SQL for Data Science with R Final Assignment

Assignment Scenario

Congratulations! You have just been hired by a US Venture Capital firm as a data analyst.

The company is considering foreign grain markets to help meet its supply chain requirements for its recent investments in the microbrewery and microdistillery industry, which is involved with the production and distribution of craft beers and spirits.

Your first task is to provide a high level analysis of crop production in Canada. Your stakeholders want to understand the current and historical performance of certain crop types in terms of supply and price volatility. For now they are mainly interested in a macro-view of Canada’s crop farming industry, and how it relates to the relative value of the Canadian and US dollars.

Introduction

Using this R notebook you will:

  1. Understand four datasets
  2. Load the datasets into four separate tables in a Db2 database
  3. Execute SQL queries unsing the RODBC R package to answer assignment questions

Understand the datasets

To complete the assignment problems in this notebook you will be using subsetted snapshots of two datasets from Statistics Canada, and one from the Bank of Canada. The links to the prepared datasets are provided in the next section; the interested student can explore the landing pages for the source datasets as follows:

  1. Canadian Principal Crops (Data & Metadata)
  2. Farm product prices (Data & Metadata)
  3. Bank of Canada daily average exchange rates

1. Canadian Principal Crops Data

This dataset contains agricultural production measures for the principle crops grown in Canada, including a breakdown by province and teritory, for each year from 1908 to 2020.

For this assignment you will use a preprocessed snapshot of this dataset (see below).

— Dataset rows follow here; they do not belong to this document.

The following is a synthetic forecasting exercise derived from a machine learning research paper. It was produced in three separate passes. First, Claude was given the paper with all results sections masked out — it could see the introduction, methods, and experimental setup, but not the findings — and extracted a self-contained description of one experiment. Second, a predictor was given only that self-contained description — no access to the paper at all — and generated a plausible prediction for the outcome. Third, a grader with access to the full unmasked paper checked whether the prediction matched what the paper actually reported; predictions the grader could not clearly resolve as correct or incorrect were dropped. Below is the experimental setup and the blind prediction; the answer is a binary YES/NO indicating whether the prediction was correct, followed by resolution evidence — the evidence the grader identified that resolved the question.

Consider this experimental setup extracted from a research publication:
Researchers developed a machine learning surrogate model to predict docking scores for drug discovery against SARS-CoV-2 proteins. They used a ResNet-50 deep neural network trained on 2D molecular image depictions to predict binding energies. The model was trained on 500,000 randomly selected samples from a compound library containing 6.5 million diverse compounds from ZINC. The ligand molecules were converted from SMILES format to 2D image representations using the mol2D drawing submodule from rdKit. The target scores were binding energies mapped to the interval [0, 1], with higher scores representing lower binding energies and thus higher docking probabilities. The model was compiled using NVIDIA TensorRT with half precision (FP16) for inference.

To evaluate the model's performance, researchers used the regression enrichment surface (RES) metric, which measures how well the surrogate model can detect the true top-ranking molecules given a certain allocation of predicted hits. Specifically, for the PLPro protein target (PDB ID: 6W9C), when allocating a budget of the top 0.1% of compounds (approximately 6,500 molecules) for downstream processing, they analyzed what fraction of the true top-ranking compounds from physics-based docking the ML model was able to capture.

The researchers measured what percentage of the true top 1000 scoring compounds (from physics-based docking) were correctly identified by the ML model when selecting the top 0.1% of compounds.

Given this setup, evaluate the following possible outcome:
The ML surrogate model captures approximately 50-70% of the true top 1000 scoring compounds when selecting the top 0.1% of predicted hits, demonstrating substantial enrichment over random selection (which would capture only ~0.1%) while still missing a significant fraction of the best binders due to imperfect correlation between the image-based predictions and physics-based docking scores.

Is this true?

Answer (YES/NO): YES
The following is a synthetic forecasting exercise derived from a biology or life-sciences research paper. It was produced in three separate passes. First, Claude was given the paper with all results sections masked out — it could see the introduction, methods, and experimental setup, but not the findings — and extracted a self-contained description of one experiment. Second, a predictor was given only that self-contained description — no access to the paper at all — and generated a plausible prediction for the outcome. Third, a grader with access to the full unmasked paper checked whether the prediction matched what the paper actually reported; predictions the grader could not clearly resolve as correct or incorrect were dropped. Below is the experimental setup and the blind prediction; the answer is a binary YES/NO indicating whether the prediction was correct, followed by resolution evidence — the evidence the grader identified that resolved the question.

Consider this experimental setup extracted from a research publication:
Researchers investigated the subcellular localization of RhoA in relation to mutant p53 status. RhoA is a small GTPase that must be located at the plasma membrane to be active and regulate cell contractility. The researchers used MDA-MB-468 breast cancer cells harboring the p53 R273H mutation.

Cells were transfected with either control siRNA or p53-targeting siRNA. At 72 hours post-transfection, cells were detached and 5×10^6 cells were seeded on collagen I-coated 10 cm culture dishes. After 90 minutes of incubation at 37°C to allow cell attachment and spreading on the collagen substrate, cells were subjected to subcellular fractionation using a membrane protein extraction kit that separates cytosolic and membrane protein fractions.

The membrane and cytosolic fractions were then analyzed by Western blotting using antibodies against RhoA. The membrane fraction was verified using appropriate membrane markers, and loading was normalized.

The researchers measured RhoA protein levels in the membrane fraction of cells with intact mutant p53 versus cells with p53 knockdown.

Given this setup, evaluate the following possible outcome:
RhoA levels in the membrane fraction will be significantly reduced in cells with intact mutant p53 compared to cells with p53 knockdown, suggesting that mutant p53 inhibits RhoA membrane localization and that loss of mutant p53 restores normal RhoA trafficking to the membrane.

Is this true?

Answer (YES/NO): NO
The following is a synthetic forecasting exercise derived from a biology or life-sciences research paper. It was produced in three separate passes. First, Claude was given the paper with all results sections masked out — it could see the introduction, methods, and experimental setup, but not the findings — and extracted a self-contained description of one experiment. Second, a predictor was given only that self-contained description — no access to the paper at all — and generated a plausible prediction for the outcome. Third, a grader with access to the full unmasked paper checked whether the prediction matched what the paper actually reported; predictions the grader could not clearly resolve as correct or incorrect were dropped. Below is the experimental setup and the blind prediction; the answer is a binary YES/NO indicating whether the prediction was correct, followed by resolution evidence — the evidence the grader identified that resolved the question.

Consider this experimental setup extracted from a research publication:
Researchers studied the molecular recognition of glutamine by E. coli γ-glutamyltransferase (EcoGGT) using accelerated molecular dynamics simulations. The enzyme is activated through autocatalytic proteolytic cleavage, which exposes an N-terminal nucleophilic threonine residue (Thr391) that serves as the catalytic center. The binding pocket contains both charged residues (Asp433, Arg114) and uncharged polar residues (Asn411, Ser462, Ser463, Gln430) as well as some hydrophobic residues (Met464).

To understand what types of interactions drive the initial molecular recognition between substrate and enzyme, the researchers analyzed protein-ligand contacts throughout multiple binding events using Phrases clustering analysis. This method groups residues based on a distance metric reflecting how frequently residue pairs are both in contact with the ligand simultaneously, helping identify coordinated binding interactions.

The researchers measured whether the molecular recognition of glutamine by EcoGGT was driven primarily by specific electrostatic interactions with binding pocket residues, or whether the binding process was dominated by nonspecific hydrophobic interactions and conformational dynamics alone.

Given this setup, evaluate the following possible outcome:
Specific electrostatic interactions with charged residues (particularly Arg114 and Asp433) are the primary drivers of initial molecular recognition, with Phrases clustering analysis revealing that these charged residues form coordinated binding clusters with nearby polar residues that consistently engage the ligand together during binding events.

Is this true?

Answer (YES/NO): YES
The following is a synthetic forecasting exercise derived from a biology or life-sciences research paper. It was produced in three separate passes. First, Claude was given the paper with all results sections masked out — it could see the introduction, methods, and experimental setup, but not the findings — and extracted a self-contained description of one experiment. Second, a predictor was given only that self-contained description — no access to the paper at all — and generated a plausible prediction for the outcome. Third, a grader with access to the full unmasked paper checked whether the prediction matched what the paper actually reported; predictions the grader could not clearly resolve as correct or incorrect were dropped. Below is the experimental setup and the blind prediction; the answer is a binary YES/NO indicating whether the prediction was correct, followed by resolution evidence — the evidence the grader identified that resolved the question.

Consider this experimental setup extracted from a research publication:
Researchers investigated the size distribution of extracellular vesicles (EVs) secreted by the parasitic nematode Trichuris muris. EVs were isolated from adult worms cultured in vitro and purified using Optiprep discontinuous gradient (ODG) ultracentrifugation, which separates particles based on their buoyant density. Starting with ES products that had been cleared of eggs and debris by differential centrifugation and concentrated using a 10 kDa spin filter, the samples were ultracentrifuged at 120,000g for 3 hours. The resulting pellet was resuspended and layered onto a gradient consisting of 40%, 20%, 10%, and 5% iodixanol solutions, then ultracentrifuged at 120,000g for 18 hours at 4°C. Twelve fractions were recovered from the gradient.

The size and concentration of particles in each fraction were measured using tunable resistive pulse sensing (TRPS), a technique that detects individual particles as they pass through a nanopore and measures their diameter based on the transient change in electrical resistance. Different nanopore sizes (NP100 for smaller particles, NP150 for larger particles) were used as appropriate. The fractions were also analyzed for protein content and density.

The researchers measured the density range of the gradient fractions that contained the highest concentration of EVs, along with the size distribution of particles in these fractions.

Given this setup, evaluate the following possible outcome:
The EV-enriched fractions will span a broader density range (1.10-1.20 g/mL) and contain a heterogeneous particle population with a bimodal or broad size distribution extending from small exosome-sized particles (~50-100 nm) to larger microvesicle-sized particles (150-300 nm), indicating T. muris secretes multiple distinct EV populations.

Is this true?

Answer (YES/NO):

A detailed description of this dataset can be obtained from the StatsCan Data Portal at: https://www150.statcan.gc.ca/t1/tbl1/en/tv.action?pid=3210035901
Detailed information is included in the metadata file and as header text in the data file, which can be downloaded - look for the ‘download options’ link.

2. Farm product prices

This dataset contains monthly average farm product prices for Canadian crops and livestock by province and teritory, from 1980 to 2020 (or ‘last year’, whichever is greatest).

For this assignment you will use a preprocessed snapshot of this dataset (see below).

A description of this dataset can be obtained from the StatsCan Data Portal at: https://www150.statcan.gc.ca/t1/tbl1/en/tv.action?pid=3210007701 The information is included in the metadata file, which can be downloaded - look for the ‘download options’ link.

3. Bank of Canada daily average exchange rates

This dataset contains the daily average exchange rates for multiple foreign currencies. Exchange rates are expressed as 1 unit of the foreign currency converted into Canadian dollars. It includes only the latest four years of data, and the rates are published once each business day by 16:30 ET.

For this assignment you will use a snapshot of this dataset with only the USD-CAD exchange rates included (see next section). We have also prepared a monthly averaged version which you will be using below.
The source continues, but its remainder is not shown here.